(Molly Bruns, Headline USA) Professional golfer Mianne Bagger voiced support for a bill that would exclude trans athletes from female sports, despite being the first transgender athlete to compete in a professional golf tournament.
“Letting trans athletes compete in female sports is a slap in the face to women,” Bagger said, according to the Daily Caller.
Bagger was the first trans woman to compete in professional golf tournaments after playing in the 2004 Australian Open.
On this day in #WomensHistory…
2004: Mianne Bagger became the first transgender athlete to compete in a professional golf tournament, helping to pave the way for transgender athletes all over the world! pic.twitter.com/6Er0IMQsK0
— University Career Center (@UTDCareerCenter) March 3, 2022
According to Bagger, trans women competing in female sports is problematic because they are more biologically aligned with men due to the lack of medical technology that could completely transition them.
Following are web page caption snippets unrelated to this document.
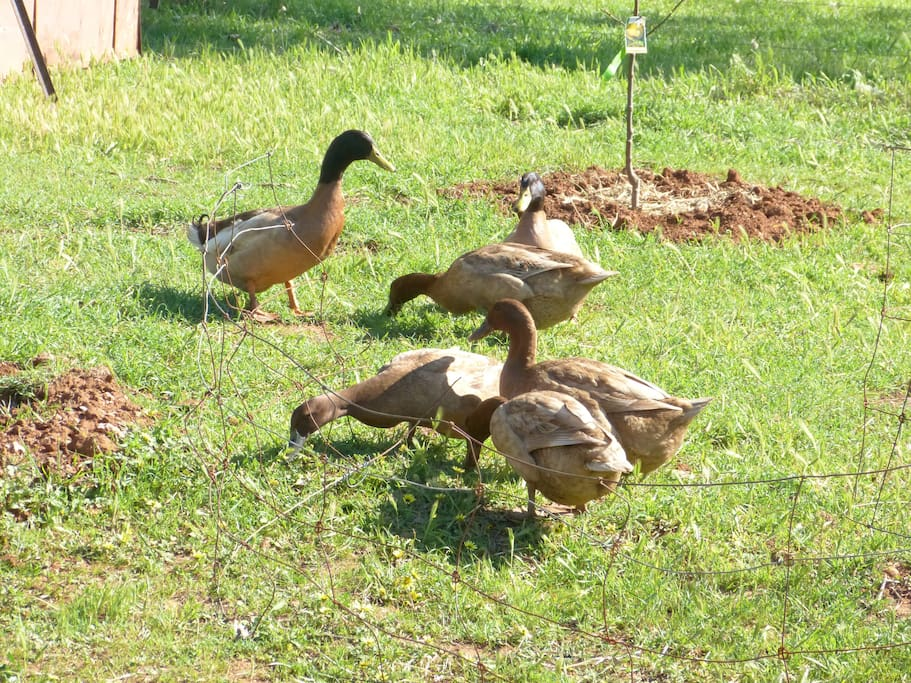Khaki Campbell ducks on the farm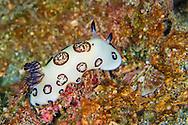 Alberto Carrera, Sea Slug, Dorid Nudibranch, Funeral Jorunna, Jonrunna funebris, Lembeh, North Sulawesi, Indonesia, Asia
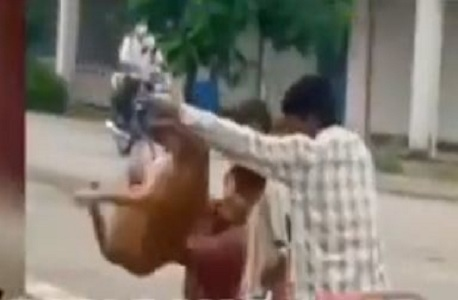 Video, dog, being, thrown, Narmada Canal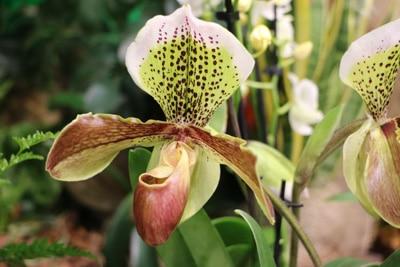 Frauenschuh-Orchidee - Paphiopedilum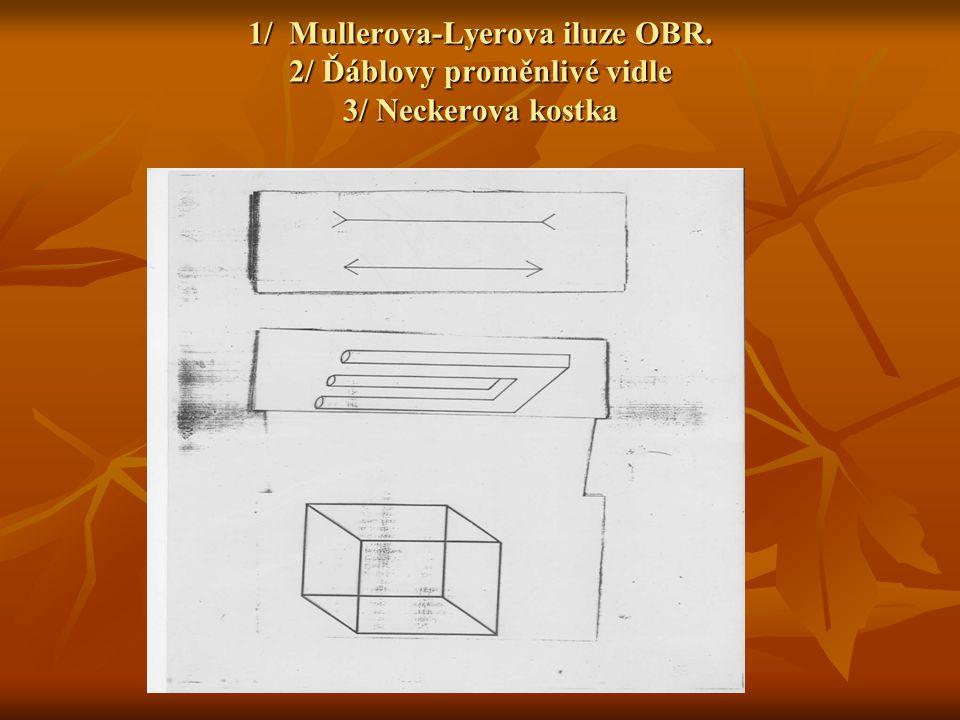 1/ Mullerova-Lyerova iluze OBR
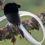 Астрапия: маленькая птица с большим хвостом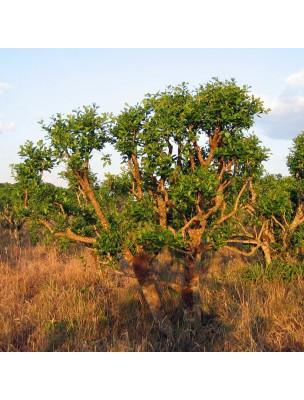 https://www.louis-herboristerie.com/11058-home_default/mate-bio-feuilles-100g-tisane-ilex-paraguariensis.jpg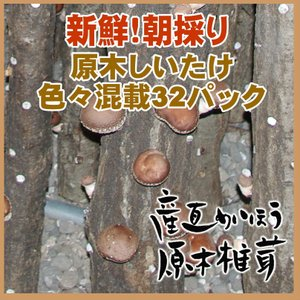 「ぷりっぷり肉厚」「弾力ある歯ごたえ」「上品な香り」が特徴!(椎茸 しいたけ)こだわりの原木栽培しい...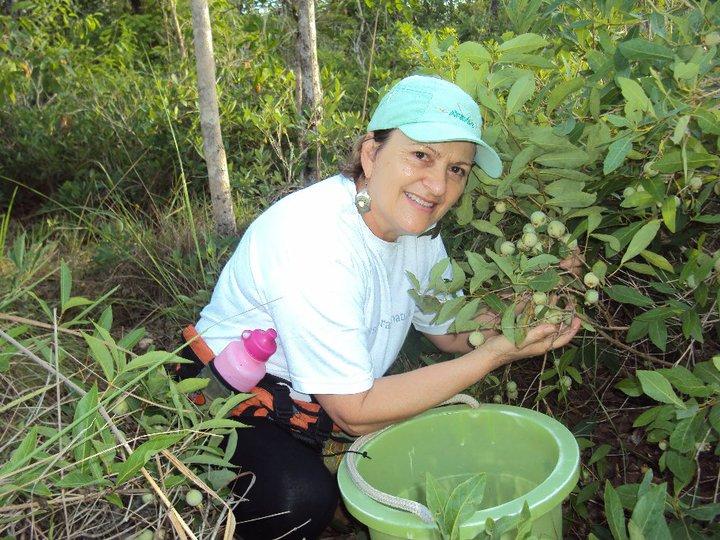 Primavera em Bonito: manifestações da natureza na estação mais inspiradora do ano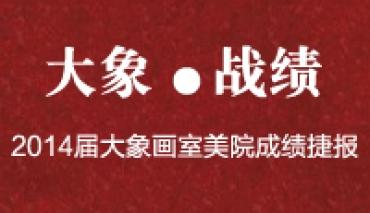 2014届大象画室美院成绩捷报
“These days, [the dynamic] has crept into what’s called self ID or self identification: male-bodied people presenting as women, who live as women, with varying degrees of medical intervention and in some degrees, no medical intervention, which is just—it’s crossed the line, in my view, it really has… It’s a slap in the face to women,” Bagger said.
“I just don’t agree with the current, softened policies that are requiring less and less medical intervention of a male-bodied person entering women’s sport,” Bagger continued.
Bagger also argued that males have a biological edge and can compete at a higher level. The Danish-born golfer also said while there should be acceptance in the political realm, sports need to maintain divisions.
“We want equality, lack of discrimination, and of course every single person should have equal access to life and services and work in society. Of course we all want that, and so do I,” Bagger said.
“Sport is about physical ability. It’s not just about discrimination, it’s not just about equality and equal access. It is a physical ability,” Bagger added.
“Now, if you’ve got one group—males—that are on average stronger, taller, faster, as opposed to women, there has to be a divide. There has to be a division.”